The Practice of Piety at Evening.

At evening when the due time of repairing to rest approaches, call together again all thy family; read a chapter in the same manner that was prescribed in the morning; then, in a holy imitation of our Lord and his disciples, sing a psalm [Mat. 26:30; Mark 14:26]. But in singing of psalms, either after supper, or at any other time, observe these rules:
Rules to be observed in Singing of Psalms.

1. Beware of singing divine psalms for an ordinary recreation, as do men of impure spirits, who sing holy psalms intermingled with profane ballads. They are God’s word: take them not in thy mouth in vain.

2. Remember to sing David’s psalms with David’s spirit (Matt. 22:43) [i.e. seeing Christ in the psalms].

3. Practice St. Paul’s rule—”I will sing with the spirit, but I will sing with the understanding also.” (1 Cor. 14:15).

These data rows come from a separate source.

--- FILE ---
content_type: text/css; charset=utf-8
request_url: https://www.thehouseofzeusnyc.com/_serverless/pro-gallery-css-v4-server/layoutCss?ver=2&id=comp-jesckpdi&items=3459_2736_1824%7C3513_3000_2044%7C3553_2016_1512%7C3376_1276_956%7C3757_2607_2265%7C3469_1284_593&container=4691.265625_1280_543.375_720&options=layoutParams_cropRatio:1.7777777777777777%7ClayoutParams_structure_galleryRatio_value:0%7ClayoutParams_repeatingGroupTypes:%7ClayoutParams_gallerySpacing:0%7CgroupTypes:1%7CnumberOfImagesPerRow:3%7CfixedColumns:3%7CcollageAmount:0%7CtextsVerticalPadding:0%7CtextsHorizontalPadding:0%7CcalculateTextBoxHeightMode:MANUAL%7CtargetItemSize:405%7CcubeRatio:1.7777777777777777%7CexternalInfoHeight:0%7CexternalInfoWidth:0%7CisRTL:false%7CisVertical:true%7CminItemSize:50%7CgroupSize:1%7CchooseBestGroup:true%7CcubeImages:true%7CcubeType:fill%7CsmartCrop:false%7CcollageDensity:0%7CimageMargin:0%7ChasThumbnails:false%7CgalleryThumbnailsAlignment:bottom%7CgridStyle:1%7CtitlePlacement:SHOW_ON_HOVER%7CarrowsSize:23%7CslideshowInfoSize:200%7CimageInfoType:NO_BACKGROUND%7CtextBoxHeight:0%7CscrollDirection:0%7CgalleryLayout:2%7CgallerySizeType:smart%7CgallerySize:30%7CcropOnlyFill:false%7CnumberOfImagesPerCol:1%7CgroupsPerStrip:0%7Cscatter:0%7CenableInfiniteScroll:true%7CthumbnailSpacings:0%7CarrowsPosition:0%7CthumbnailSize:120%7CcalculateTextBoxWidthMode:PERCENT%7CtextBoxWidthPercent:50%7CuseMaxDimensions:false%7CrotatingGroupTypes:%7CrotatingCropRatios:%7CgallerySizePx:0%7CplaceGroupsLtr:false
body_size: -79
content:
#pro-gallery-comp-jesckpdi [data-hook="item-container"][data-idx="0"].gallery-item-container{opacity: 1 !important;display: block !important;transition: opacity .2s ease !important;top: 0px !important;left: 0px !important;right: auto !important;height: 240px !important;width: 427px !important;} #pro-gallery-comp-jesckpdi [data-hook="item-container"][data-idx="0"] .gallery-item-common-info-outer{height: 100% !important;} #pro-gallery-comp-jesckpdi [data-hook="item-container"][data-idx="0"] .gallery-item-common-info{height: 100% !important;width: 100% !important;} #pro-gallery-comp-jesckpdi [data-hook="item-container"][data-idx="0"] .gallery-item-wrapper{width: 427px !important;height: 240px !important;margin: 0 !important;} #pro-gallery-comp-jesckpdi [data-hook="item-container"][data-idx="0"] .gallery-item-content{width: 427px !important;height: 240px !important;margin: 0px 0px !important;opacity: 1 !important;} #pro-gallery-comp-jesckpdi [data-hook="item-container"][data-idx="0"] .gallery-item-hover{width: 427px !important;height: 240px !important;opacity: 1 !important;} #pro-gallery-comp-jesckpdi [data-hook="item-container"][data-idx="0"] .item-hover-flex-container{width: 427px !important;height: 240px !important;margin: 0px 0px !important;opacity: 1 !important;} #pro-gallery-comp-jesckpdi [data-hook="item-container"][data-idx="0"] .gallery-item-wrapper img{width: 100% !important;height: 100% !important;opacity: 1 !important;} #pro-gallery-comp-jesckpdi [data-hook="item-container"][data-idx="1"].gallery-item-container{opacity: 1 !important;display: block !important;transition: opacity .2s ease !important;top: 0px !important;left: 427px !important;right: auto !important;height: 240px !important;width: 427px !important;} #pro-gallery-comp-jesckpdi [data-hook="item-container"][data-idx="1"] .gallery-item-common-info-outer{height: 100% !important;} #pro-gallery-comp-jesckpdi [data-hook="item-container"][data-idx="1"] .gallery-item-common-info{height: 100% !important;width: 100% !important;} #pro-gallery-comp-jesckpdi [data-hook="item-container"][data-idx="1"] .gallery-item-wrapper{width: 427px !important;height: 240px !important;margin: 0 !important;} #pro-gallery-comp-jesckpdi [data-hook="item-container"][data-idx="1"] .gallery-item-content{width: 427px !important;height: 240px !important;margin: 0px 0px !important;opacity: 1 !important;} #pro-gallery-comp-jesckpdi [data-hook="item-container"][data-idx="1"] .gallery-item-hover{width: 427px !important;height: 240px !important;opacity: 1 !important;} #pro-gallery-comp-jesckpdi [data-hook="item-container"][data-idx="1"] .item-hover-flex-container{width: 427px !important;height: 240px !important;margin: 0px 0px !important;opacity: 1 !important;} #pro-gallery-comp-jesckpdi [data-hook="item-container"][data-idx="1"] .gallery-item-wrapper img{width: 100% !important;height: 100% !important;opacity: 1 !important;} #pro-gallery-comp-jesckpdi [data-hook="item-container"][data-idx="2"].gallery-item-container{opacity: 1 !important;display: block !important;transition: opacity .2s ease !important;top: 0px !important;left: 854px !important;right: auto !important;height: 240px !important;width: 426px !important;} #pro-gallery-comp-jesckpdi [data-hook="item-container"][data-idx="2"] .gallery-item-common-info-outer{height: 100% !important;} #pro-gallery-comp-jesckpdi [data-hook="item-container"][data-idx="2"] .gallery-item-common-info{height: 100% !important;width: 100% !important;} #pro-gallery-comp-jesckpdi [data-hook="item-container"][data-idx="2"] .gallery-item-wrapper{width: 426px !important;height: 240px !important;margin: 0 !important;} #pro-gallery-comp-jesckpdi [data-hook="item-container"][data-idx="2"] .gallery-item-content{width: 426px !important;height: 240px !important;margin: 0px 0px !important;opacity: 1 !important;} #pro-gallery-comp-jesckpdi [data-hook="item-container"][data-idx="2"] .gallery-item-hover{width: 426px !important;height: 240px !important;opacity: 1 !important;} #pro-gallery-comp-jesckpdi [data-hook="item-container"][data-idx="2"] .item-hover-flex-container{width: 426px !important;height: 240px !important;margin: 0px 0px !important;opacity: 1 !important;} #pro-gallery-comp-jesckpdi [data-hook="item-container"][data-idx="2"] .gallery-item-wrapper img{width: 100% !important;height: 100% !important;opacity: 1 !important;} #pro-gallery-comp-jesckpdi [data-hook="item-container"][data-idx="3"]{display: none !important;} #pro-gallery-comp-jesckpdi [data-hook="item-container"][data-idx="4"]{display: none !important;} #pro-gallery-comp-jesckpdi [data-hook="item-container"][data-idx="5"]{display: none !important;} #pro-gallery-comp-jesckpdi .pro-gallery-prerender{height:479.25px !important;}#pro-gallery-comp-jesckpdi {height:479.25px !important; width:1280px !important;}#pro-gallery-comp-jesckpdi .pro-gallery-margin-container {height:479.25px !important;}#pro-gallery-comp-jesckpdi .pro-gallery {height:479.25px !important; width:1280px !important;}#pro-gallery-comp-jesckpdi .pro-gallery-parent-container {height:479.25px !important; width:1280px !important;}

4. As you sing uncover your heads (1 Cor. 11:4), and behave yourselves in comely reverence as in the sight of God, singing to God in God’s own words; but be sure that the matter make more melody in your hearts (Eph. 5:19; Col. 3:16) than the music in your ear. For the singing with grace in our hearts is that which the Lord is delighted withal, according to that old verse:

Tis not the voice, but vow;
Sound heart, not sounding string;
True zeal, not outward show,
That in God’s ear doth ring.

5. Thou mayest, if thou thinkest good, sing all the psalms over in order, for all are most divine and comfortable; but if thou wilt choose some special psalms, as more fit for some times and purposes, and such as, by the oft usage, thy people may the easier commit to memory.

Then sing:

In the morning, Psalms 3, 5, 16, 22, 144.
In the evening, Psalms 4, 127, 141.
For mercy after a sin committed, Psalms 51, 103.
In sickness or heaviness, Psalms 6, 13, 88, 90, 91, 137.
When thou art recovered, Psalms 30, 32.
On the Sabbath day, Psalms 19, 92, 95.
In time of joy, Psalms 80, 98, 107, 136.
Before sermon, Psalms 1, 12, 147, and the 1st and 5th parts of the 119th.
After sermon, any Psalms which concerneth the chief argument of the sermon.
At the communion, Psalms 22, 23, 103, 111, 116.
For spiritual solace, Psalms 15, 19, 25, 46, 67, 112, 116.
After wrong and disgrace received, Psalms 42, 69, 70, 140, 144.

After the psalm, all kneeling down in a reverent manner, as is before described, let the father of the family, or the chiefest in his absence, pray… Then saluting one another, as becometh Christians who are the vessels of grace, and temples of the Holy Ghost, let them in the fear of God depart every one to his rest: using some of the former private meditations for evening.